§ Görev A
Gençlerin yurtdışı isteğini konu alan yazıdaki "Acı gerçekle yüzleşmek!" ifadesinden "özgürlük olduğu düşüncesidir." ifadesine kadar uzanan bölümü, hiçbir değişiklik yapmadan kopyalayınız.
§ Görev B
Gençlerin yurtdışı isteğini konu alan yazıya dayanarak aşağıdaki soruları yanıtlayınız.
(i) Gençlerin yaşamak için ilk sırada tercih ettiği ülke hangisidir?
(ii) Araştırmaya göre gençlerin yüzde kaçı mutludur?
(iii) Gençler şimdi ne tür programları tercih etmeye yönelmektedir?
§ Görev C
Gençlerin yurtdışı isteğini konu alan yazıya göre gençlerin, fırsat bulurlarsa yurtdışında kalmayı düşündükleri nereden anlaşılmaktadır? Bir ila üç cümleyle açıklayınız.

Acı gerçekle yüzleşmek!

Türkiye seçimle birlikte yeni döneme "Merhaba" derken acı gerçeklerle de yüzleşmeye devam ediyoruz. Seçimin ardından gözbebeklerimiz evlatlarımız, yetişmiş genç iş gücü ülkemizi hızla terk etmeye başladı. Alman Konrad Adenauer Vakfı’nın yaptığı araştırma gençlerin yüzde 63’ünün “başka ülkede yaşamak” istediğini ortaya koydu. Araştırmaya göre gençlerin sadece yüzde 17,3’ü mutlu. Gençlerin gelecekteki en önemli hedefi iyi bir hayat yaşamak. (yüzde 46,7). Gençlerin yüzde 63'ü, imkân olsa başka ülkede yaşamak istiyor. İlk sırada tercih edilen ülke Almanya, ikinci sırada ise ABD'dir. Ülkeler grubu ise Avrupa, İskandinav ülkeleri ile Kanada. Bir başka ülkede yaşama isteğinin en önemli nedeni (yüzde 47,8), yaşam koşullarını yükseltme isteğidir. İkinci önemli neden (yüzde 20,7) o ülkelerde daha çok özgürlük olduğu düşüncesidir.

Özgürlükleri kısıtlanıyor

Gençlerin siyasal özgürlük alanlarının daraltıldığına dikkat çekmek isterim. Dostlar! Gençlerin güçsüz kalmasının nedenlerinden ilki nitelikli bir eğitim alamamalarından kaynaklanıyor. İkincisi gençler ne liselerde ne de üniversitelerde ifade özgürlüğünü kullanabiliyorlar. Gençlerin işsizliği umutsuzluk yaratacak düzeyde. Ekonomik bağımsızlığın olmaması özgürlüğün yok oluşu anlamına gelir. İşe giren gençler ise düşük ücret kötü çalışma koşulları ve güvencesizlik tehdidi altında çalışıyorlar. Türkiye gençlerine çok az şey vaat ediyor, bu nedenle de yüzde 63’ü başka ülkelere gitmek istiyorlar. Bu çok ciddi bir sorun

Ülkelerinde rahat değiller

Gençler daha ziyade iş alanlarının daraldığını ve aldıkları eğitimin karşılığını burada alamayacaklarını düşünüyorlar. Eğitime yatırım yaparak yurtdışında geçirmeyi ve orada fırsat bulursa kalmayı düşünüyorlar. Onu da nereden anlıyoruz? Daha çok çalışma izni veren programları tercih etmeye yöneliyorlar. Eskiden daha ziyade ne kadar çabuk Türkiye’ye dönerim, dolarla maaş alırım diyorlardı. Şimdi ne kadar çok yurtdışında kalabilirim bazlı eğitim programları yapmaya çalışıyorlar. Burada iş imkânı ve pozisyonlara verilen ücretler artmadığı sürece imkânı olan gençler yurtdışına gidecek.

§ Açıklamalı web görselleri

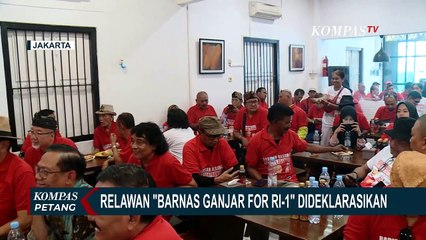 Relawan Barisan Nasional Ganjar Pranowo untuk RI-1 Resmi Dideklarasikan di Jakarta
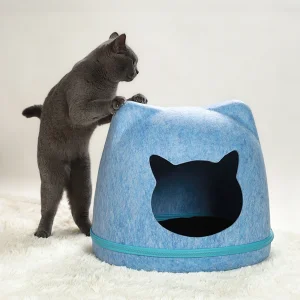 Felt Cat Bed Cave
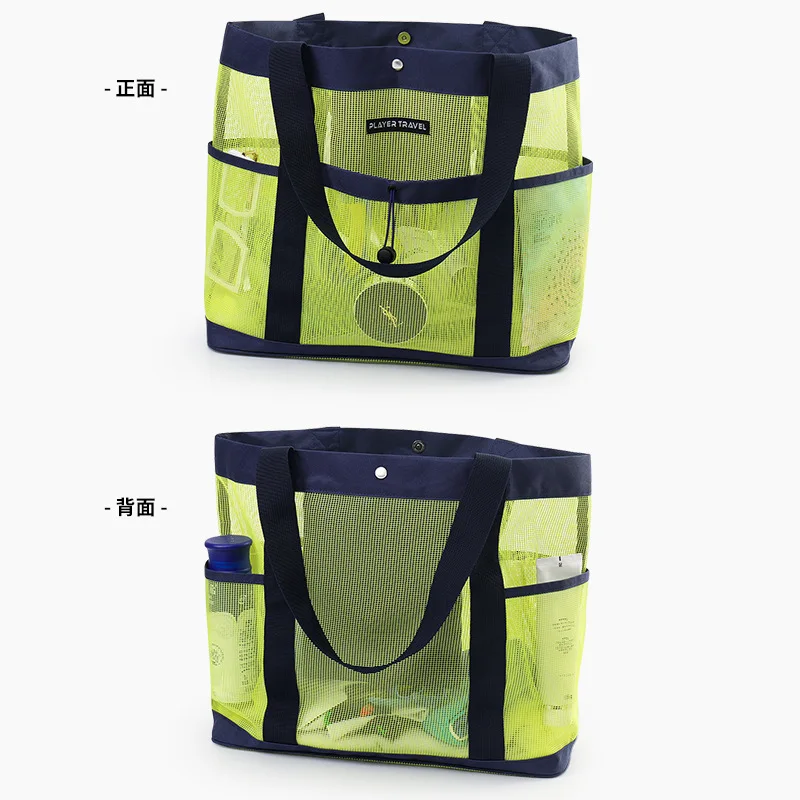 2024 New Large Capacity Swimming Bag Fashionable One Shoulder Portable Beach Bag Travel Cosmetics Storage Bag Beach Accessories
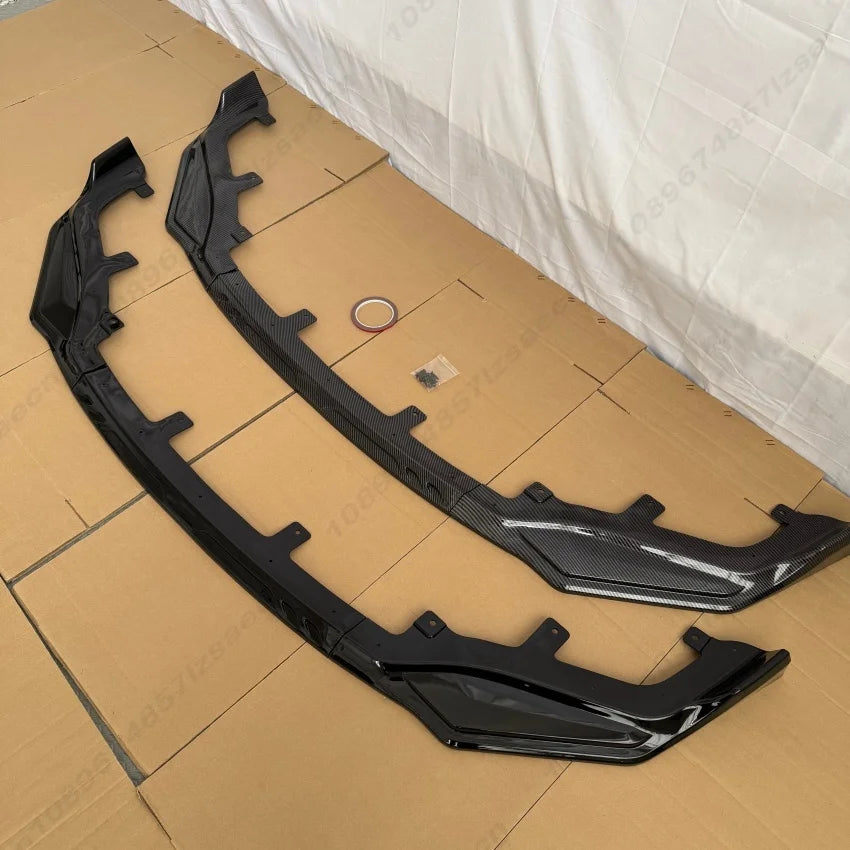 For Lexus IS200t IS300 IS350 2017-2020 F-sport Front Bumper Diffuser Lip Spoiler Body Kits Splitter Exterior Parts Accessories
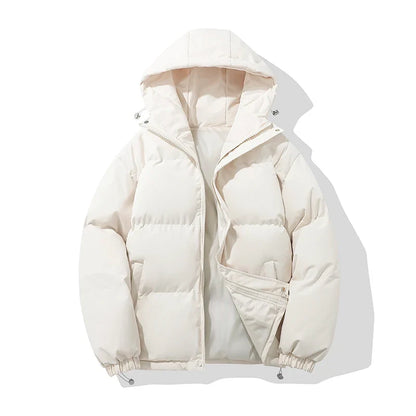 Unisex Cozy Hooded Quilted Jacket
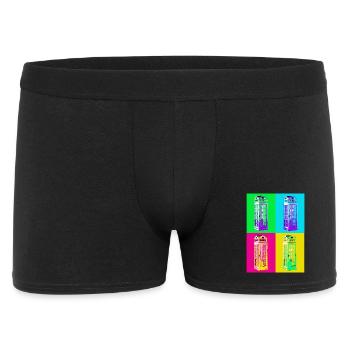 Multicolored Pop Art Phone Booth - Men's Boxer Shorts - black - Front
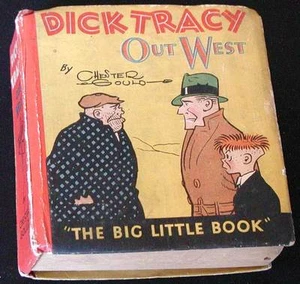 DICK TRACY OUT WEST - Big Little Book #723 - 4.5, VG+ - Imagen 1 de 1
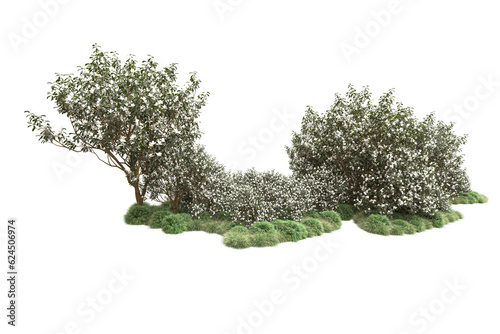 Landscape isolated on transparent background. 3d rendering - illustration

§ Görev Yanıtı A
Acı gerçekle yüzleşmek!

Türkiye seçimle birlikte yeni döneme "Merhaba" derken acı gerçeklerle de yüzleşmeye devam ediyoruz. Seçimin ardından gözbebeklerimiz evlatlarımız, yetişmiş genç iş gücü ülkemizi hızla terk etmeye başladı. Alman Konrad Adenauer Vakfı’nın yaptığı araştırma gençlerin yüzde 63’ünün “başka ülkede yaşamak” istediğini ortaya koydu. Araştırmaya göre gençlerin sadece yüzde 17,3’ü mutlu. Gençlerin gelecekteki en önemli hedefi iyi bir hayat yaşamak. (yüzde 46,7). Gençlerin yüzde 63'ü, imkân olsa başka ülkede yaşamak istiyor. İlk sırada tercih edilen ülke Almanya, ikinci sırada ise ABD'dir. Ülkeler grubu ise Avrupa, İskandinav ülkeleri ile Kanada. Bir başka ülkede yaşama isteğinin en önemli nedeni (yüzde 47,8), yaşam koşullarını yükseltme isteğidir. İkinci önemli neden (yüzde 20,7) o ülkelerde daha çok özgürlük olduğu düşüncesidir.

§ Görev Yanıtı B
(i) Almanya
(ii) Yüzde 17,3
(iii) Daha çok çalışma izni veren programları

§ Görev Yanıtı C
Bu durum, gençlerin daha çok çalışma izni veren programları tercih etmeye yönelmesinden anlaşılmaktadır. Eskiden Türkiye'ye bir an önce dönüp dolarla maaş almayı düşünen gençler, şimdi yurtdışında olabildiğince uzun kalmayı esas alan eğitim programları yapmaya çalışmaktadır.